До самого Тамбова все еще преследовали его Петербург и Москва, все, что было оставлено вдруг и брошено, почти с отвращением. В Тамбове еще просидел полночи за картами, пил, накурился до одури, но уж это было последнее, последняя дань оставленному. Под утро, с ясной вдруг, прозрачной головой, на крыльце и морозе, еще готов был кинуться назад, закричать лошадей, — так встала перед глазами Варя, ударило — душа перевернулась. Вскочил бы, летел, велел гнать что есть мочи. Варенька!.. Но где там Варенька! Варвара Александровна, чужая жена. У русской женщины вечный удел — любить одного, а замуж за другого идти. Что за покорность, что за рабская вечно потупленность и неуважение собственного страдания. Отдаваться с отвращением, с мыслью о другом мужчине, и не случайно, не однажды, но из года в год, исполняя долг… Зачем было Пушкину воспеть это, символ лжи возводить в идеал?
Но бог с ней! Прочь все! Забыть, оторвать от сердца. Вареньку, «Маскарад», стихи, цензурный комитет, Полину, пьяные последние дни с Монго, экономические идеализмы Севы Раевского, которые, может, хороши для Европы, но несбыточны среди российского варварства; сплетни, безделье, полковые смотры, Царское Село, Софийскую казарму! И разговоры литераторов все об одном и том же, о Жуковском и Пушкине, о Байроне и Бенкендорфе. Драки журнальные, розовые книжечки «Современника», одни за честь почитают у Краевского напечататься, иные у Сенковского, а литература все в обмороке лежит. Что да где сказал Уваров, что да где сказал Нессельроде, да разрешат ли «Ревизора», да разрешат ли «Маскарад»? Понесла еще нелегкая Мишеля Лермонтова в драматурги. Пусть бы уж Кукольником и обходились. Обходятся ведь сколько лет!.. Едешь по России, и стыд берет за всю нашу болтовню по домам и университетским коридорам, в кафе Вольфа и на энгельгардтовских балах. Слава богу, еще никому, кроме друзей, не ведом поэт Лермонтов, стыдно нынче на Руси быть поэтом.

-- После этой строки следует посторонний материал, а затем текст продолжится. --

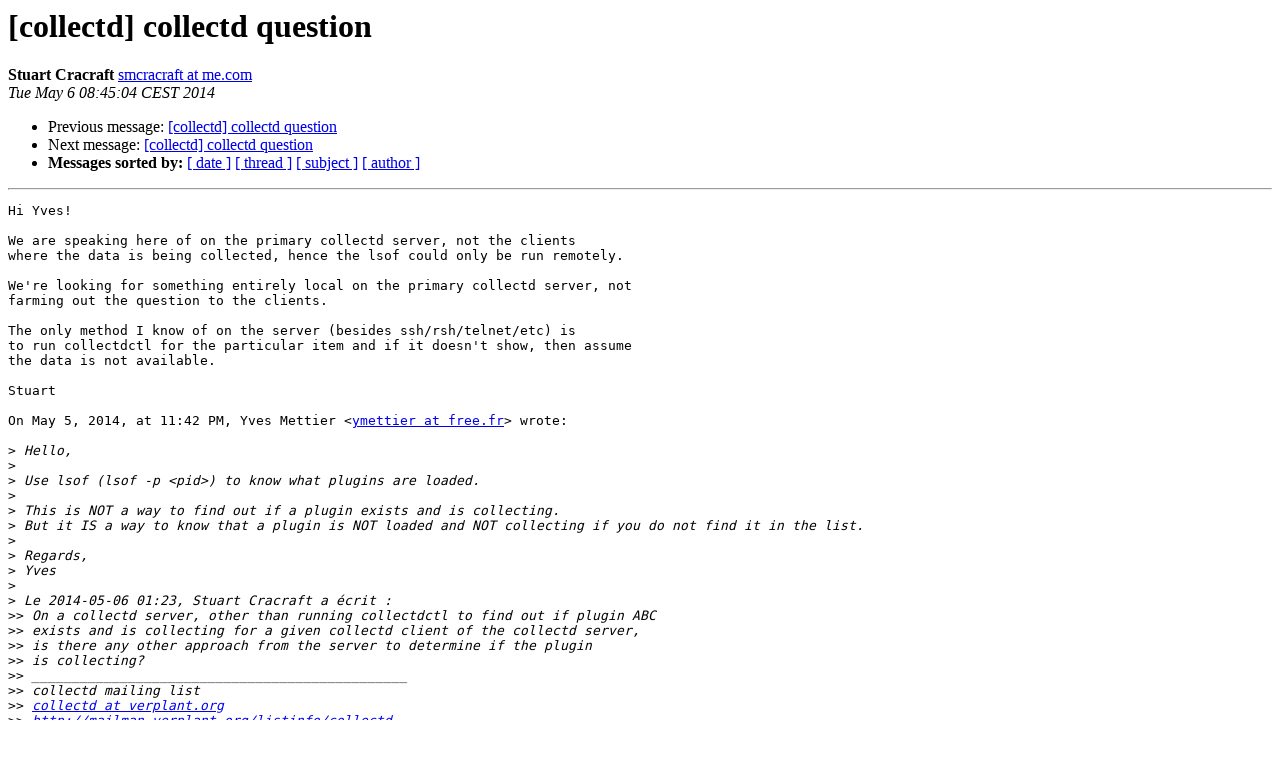

--- FILE ---
content_type: text/html
request_url: https://mailman.verplant.org/pipermail/collectd/2014-May/006169.html
body_size: 1706
content:
<!DOCTYPE HTML PUBLIC "-//W3C//DTD HTML 4.01 Transitional//EN">
<HTML>
 <HEAD>
   <TITLE> [collectd] collectd question
   </TITLE>
   <LINK REL="Index" HREF="index.html" >
   <LINK REL="made" HREF="mailto:collectd%40verplant.org?Subject=Re%3A%20%5Bcollectd%5D%20collectd%20question&In-Reply-To=%3C4364D737-0D97-4446-B0A9-79B52E402812%40me.com%3E">
   <META NAME="robots" CONTENT="index,nofollow">
   <style type="text/css">
       pre {
           white-space: pre-wrap;       /* css-2.1, curent FF, Opera, Safari */
           }
   </style>
   <META http-equiv="Content-Type" content="text/html; charset=us-ascii">
   <LINK REL="Previous"  HREF="006168.html">
   <LINK REL="Next"  HREF="006170.html">
 </HEAD>
 <BODY BGCOLOR="#ffffff">
   <H1>[collectd] collectd question</H1>
    <B>Stuart Cracraft</B> 
    <A HREF="mailto:collectd%40verplant.org?Subject=Re%3A%20%5Bcollectd%5D%20collectd%20question&In-Reply-To=%3C4364D737-0D97-4446-B0A9-79B52E402812%40me.com%3E"
       TITLE="[collectd] collectd question">smcracraft at me.com
       </A><BR>
    <I>Tue May  6 08:45:04 CEST 2014</I>
    <P><UL>
        <LI>Previous message: <A HREF="006168.html">[collectd] collectd question
</A></li>
        <LI>Next message: <A HREF="006170.html">[collectd] collectd question
</A></li>
         <LI> <B>Messages sorted by:</B> 
              <a href="date.html#6169">[ date ]</a>
              <a href="thread.html#6169">[ thread ]</a>
              <a href="subject.html#6169">[ subject ]</a>
              <a href="author.html#6169">[ author ]</a>
         </LI>
       </UL>
    <HR>  
<!--beginarticle-->
<PRE>Hi Yves!

We are speaking here of on the primary collectd server, not the clients
where the data is being collected, hence the lsof could only be run remotely.

We're looking for something entirely local on the primary collectd server, not
farming out the question to the clients.

The only method I know of on the server (besides ssh/rsh/telnet/etc) is 
to run collectdctl for the particular item and if it doesn't show, then assume
the data is not available.

Stuart

On May 5, 2014, at 11:42 PM, Yves Mettier &lt;<A HREF="http://mailman.verplant.org/listinfo/collectd">ymettier at free.fr</A>&gt; wrote:

&gt;<i> Hello,
</I>&gt;<i> 
</I>&gt;<i> Use lsof (lsof -p &lt;pid&gt;) to know what plugins are loaded.
</I>&gt;<i> 
</I>&gt;<i> This is NOT a way to find out if a plugin exists and is collecting.
</I>&gt;<i> But it IS a way to know that a plugin is NOT loaded and NOT collecting if you do not find it in the list.
</I>&gt;<i> 
</I>&gt;<i> Regards,
</I>&gt;<i> Yves
</I>&gt;<i> 
</I>&gt;<i> Le 2014-05-06 01:23, Stuart Cracraft a &#233;crit :
</I>&gt;&gt;<i> On a collectd server, other than running collectdctl to find out if plugin ABC
</I>&gt;&gt;<i> exists and is collecting for a given collectd client of the collectd server,
</I>&gt;&gt;<i> is there any other approach from the server to determine if the plugin
</I>&gt;&gt;<i> is collecting?
</I>&gt;&gt;<i> _______________________________________________
</I>&gt;&gt;<i> collectd mailing list
</I>&gt;&gt;<i> <A HREF="http://mailman.verplant.org/listinfo/collectd">collectd at verplant.org</A>
</I>&gt;&gt;<i> <A HREF="http://mailman.verplant.org/listinfo/collectd">http://mailman.verplant.org/listinfo/collectd</A>
</I>
Stuart Cracraft
RHCE, RHCSA
mail: <A HREF="http://mailman.verplant.org/listinfo/collectd">smcracraft at icloud.com</A>
linkedin: <A HREF="http://www.linkedin.com/in/stuartcracraft">http://www.linkedin.com/in/stuartcracraft</A>	
skype: smcracraft
cell: (949) 285-6573, (408) 868-8647
web: <A HREF="http://marketwaves.us">http://marketwaves.us</A>
app: <A HREF="http://appstore.com/marketwaves">http://appstore.com/marketwaves</A>
group: <A HREF="https://groups.google.com/forum/#!forum/gnutech">https://groups.google.com/forum/#!forum/gnutech</A>
group: <A HREF="https://groups.google.com/forum/#!forum/rhcerts">https://groups.google.com/forum/#!forum/rhcerts</A>

-------------- next part --------------
An HTML attachment was scrubbed...
URL: &lt;<A HREF="http://mailman.verplant.org/pipermail/collectd/attachments/20140505/36e06528/attachment.html">http://mailman.verplant.org/pipermail/collectd/attachments/20140505/36e06528/attachment.html</A>&gt;
</PRE>



<!--endarticle-->
    <HR>
    <P><UL>
        <!--threads-->
	<LI>Previous message: <A HREF="006168.html">[collectd] collectd question
</A></li>
	<LI>Next message: <A HREF="006170.html">[collectd] collectd question
</A></li>
         <LI> <B>Messages sorted by:</B> 
              <a href="date.html#6169">[ date ]</a>
              <a href="thread.html#6169">[ thread ]</a>
              <a href="subject.html#6169">[ subject ]</a>
              <a href="author.html#6169">[ author ]</a>
         </LI>
       </UL>

<hr>
<a href="http://mailman.verplant.org/listinfo/collectd">More information about the collectd
mailing list</a><br>
</body></html>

Дорога шла теперь под уклон, Малиновый лес остался позади, открывались вокруг поля — близкие и дальние, белые, синие, и всякое место узнавалось, поднималось из памяти. Березы, сосны, старая ветла на развилке будто выбегали навстречу с криком: «Это я! Видишь, это я! Узнаешь меня?» Будто пахнуло издали кизяком и соломенным дымом. «Вновь я посетил тот уголок земли… Вновь я посетил…» Эта пушкинская строчка зазвучала давно, еще до Чембара, была словно фон, музыка. «Вновь я посетил…»
У Вари лицо измученное, глаза полны слез, оттого огромные, боялась, чтобы он не прикоснулся, а он не мог слышать, как шуршит и пахнет темно-сиреневое платье, видеть бархотку вкруг шеи, печальные плечи, печальные и такие знакомые руки со знакомыми кольцами.
«Вновь я посетил…» Директор императорских театров Гедеонов разговаривал с ними (они пришли вместе с Раевским) добродушно, даже изволил шутить, в огромном и великолепном кабинете играло зимнее солнце. Снявши свои французские очки в золотой оправе, Гедеонов поигрывал ими, прищуривал глаза, выхоленные бакенбарды лежали на тугом вороте голландской белизны. Он все говорил, как приятно видеть автором талантливой пьесы гвардейского двадцатидвухлетнего офицера. И Лермонтов потупливался польщенно — ах, ложь!